Amsterdam and Rotterdam will lose their Eurostar connection for as long as 11 months starting next year due to renovation work on Amsterdam’s Centraal rail station, cutting their link to London until about May 2025. Currently, there are four trains a day in each direction.
Eurostar officials, as well as passenger rights groups, are furious about the situation; Eurostar service between the two capitals, which started five years ago, has long been seen as an environment-friendly way to reduce the dozens of daily flights that used to make the connection. Eurostar told Dutch press that “We calculate it means 21 extra flights between Schiphol and London and that is crying shame.”

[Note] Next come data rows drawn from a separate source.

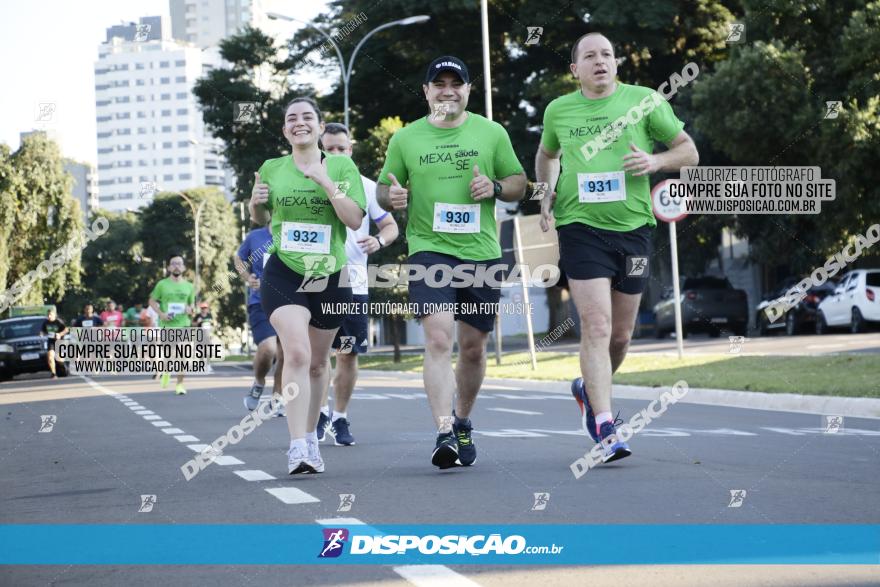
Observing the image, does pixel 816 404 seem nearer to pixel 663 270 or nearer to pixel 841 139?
pixel 841 139

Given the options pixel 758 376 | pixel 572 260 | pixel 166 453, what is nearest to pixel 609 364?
pixel 572 260

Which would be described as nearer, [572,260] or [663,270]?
[572,260]

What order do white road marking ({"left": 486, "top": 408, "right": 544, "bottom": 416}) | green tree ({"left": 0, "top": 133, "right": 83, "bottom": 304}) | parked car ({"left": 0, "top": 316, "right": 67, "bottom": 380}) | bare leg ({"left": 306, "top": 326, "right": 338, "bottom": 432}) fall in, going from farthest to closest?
green tree ({"left": 0, "top": 133, "right": 83, "bottom": 304}) < parked car ({"left": 0, "top": 316, "right": 67, "bottom": 380}) < white road marking ({"left": 486, "top": 408, "right": 544, "bottom": 416}) < bare leg ({"left": 306, "top": 326, "right": 338, "bottom": 432})

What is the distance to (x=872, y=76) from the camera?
104ft

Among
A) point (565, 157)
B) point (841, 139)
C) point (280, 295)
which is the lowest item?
point (280, 295)

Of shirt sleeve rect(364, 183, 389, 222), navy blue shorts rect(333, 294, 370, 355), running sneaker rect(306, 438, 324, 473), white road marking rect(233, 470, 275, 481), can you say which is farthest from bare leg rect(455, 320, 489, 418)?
navy blue shorts rect(333, 294, 370, 355)

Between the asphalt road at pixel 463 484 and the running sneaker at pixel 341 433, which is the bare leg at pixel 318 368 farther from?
the running sneaker at pixel 341 433

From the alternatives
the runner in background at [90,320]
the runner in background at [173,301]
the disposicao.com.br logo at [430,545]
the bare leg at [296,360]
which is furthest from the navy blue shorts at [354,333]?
the runner in background at [90,320]

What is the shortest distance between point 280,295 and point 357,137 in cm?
3838

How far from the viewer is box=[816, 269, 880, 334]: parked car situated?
110 ft

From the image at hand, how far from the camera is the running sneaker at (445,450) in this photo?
8375mm

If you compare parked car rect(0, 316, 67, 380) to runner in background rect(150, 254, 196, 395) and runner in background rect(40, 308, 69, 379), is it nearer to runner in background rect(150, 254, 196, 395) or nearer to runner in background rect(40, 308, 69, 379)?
runner in background rect(40, 308, 69, 379)

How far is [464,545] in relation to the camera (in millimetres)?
5500

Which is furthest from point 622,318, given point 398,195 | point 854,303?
point 854,303
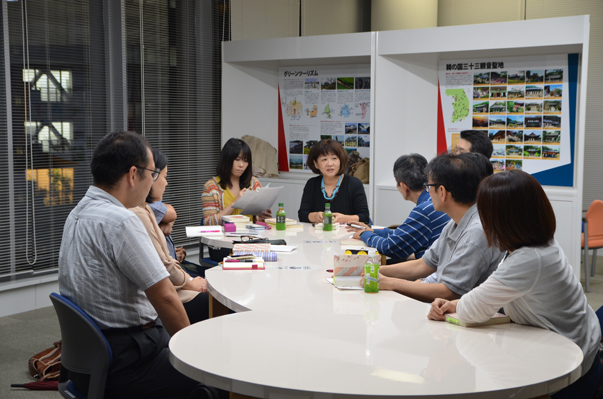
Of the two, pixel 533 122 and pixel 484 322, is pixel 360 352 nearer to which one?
pixel 484 322

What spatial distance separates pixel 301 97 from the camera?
23.3 ft

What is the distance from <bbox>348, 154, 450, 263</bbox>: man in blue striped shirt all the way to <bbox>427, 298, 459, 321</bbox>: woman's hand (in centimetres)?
117

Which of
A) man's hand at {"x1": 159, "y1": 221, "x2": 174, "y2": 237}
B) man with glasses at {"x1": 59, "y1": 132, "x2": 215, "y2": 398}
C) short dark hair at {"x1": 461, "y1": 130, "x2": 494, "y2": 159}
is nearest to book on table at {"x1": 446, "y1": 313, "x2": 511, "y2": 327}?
man with glasses at {"x1": 59, "y1": 132, "x2": 215, "y2": 398}

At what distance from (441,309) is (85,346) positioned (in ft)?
4.23

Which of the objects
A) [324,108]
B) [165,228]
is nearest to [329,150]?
[165,228]

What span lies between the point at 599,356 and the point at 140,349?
1.65 meters

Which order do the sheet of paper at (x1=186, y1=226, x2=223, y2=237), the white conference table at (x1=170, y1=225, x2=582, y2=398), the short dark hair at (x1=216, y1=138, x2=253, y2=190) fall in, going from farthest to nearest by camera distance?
1. the short dark hair at (x1=216, y1=138, x2=253, y2=190)
2. the sheet of paper at (x1=186, y1=226, x2=223, y2=237)
3. the white conference table at (x1=170, y1=225, x2=582, y2=398)

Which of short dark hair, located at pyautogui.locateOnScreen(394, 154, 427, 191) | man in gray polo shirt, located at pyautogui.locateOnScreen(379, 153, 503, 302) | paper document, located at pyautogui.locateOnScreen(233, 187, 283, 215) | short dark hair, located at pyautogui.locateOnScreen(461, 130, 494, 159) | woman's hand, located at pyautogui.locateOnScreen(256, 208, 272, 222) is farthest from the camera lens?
woman's hand, located at pyautogui.locateOnScreen(256, 208, 272, 222)

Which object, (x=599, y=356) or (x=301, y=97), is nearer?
(x=599, y=356)

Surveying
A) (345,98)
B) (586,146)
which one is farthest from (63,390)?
(586,146)

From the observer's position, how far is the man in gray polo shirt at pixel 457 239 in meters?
2.51

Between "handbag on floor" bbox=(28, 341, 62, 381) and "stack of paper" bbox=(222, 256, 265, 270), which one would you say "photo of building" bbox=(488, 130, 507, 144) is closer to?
"stack of paper" bbox=(222, 256, 265, 270)

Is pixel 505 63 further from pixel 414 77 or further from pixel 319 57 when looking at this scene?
pixel 319 57

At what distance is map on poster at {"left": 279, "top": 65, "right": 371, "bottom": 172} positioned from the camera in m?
6.71
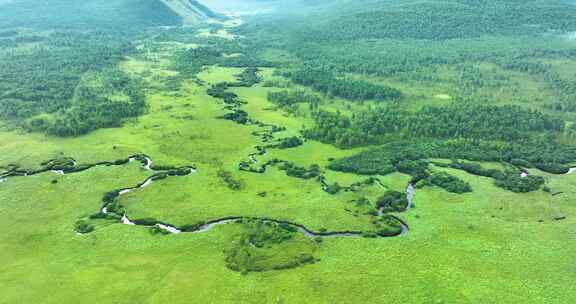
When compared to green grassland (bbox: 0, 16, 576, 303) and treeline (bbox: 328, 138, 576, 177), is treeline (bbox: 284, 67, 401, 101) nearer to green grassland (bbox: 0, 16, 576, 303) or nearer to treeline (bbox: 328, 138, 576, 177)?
treeline (bbox: 328, 138, 576, 177)

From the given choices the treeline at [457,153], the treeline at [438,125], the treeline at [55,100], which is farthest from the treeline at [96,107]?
the treeline at [457,153]

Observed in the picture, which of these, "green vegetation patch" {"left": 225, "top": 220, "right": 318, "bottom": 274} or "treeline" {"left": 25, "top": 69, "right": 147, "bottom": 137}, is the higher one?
"treeline" {"left": 25, "top": 69, "right": 147, "bottom": 137}

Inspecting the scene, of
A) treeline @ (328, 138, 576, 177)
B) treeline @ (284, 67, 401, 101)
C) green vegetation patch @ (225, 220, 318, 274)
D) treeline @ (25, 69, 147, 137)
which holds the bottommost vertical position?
green vegetation patch @ (225, 220, 318, 274)

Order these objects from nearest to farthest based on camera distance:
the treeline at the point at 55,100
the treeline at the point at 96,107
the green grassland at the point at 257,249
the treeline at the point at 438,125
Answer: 1. the green grassland at the point at 257,249
2. the treeline at the point at 438,125
3. the treeline at the point at 96,107
4. the treeline at the point at 55,100

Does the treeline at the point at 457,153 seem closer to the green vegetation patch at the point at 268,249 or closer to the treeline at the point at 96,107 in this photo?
the green vegetation patch at the point at 268,249

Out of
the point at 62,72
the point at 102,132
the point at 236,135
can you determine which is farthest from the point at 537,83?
the point at 62,72

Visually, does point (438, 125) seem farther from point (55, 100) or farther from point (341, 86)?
point (55, 100)

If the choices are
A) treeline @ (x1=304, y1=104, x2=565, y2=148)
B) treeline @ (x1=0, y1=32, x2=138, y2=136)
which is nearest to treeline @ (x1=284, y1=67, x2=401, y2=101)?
treeline @ (x1=304, y1=104, x2=565, y2=148)

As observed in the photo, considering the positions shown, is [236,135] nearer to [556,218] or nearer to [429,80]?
[556,218]
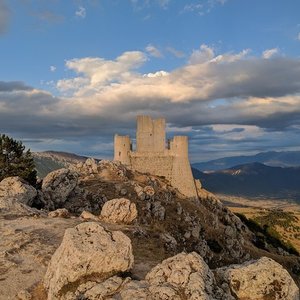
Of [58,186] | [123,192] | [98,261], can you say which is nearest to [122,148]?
[123,192]

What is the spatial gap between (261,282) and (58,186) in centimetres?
3407

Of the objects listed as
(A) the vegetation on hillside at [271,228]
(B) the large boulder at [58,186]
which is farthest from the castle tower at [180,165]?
(B) the large boulder at [58,186]

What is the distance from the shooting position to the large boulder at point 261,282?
16.4 m

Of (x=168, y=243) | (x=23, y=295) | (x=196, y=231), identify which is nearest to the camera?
(x=23, y=295)

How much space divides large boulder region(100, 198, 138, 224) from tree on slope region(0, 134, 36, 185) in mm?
19799

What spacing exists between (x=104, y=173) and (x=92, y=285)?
170 feet

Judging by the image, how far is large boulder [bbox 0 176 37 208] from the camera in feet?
131

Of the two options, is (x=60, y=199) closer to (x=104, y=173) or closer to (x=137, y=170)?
(x=104, y=173)

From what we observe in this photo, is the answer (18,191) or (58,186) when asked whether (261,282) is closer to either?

The work at the station will take away space used for Eurostar’s passport checks and its baggage check area; because the UK is a member of neither the European Union or the Schengen free-travel area, passengers must go through immigration checks before boarding the train. Service to Rotterdam will also be lost because its security facility can’t handle enough passengers to make the service economically worthwhile.
Eventually, Eurostar will move from Centraal to Amsterdam Zuid station, which is being expanded to relieve congestion at Centraal, but that terminal won’t be ready before 2036.
In other Eurostar news, the company has ended its direct service between London and Disneyland Paris, as announced last year; yesterday’s train was the last, although the possibility was held out that service might resume for summer 2024, depending on a variety of factors, including determining what effect Europe’s new electronic entry/exit system, slated to start next year, has on Eurostar’s operations.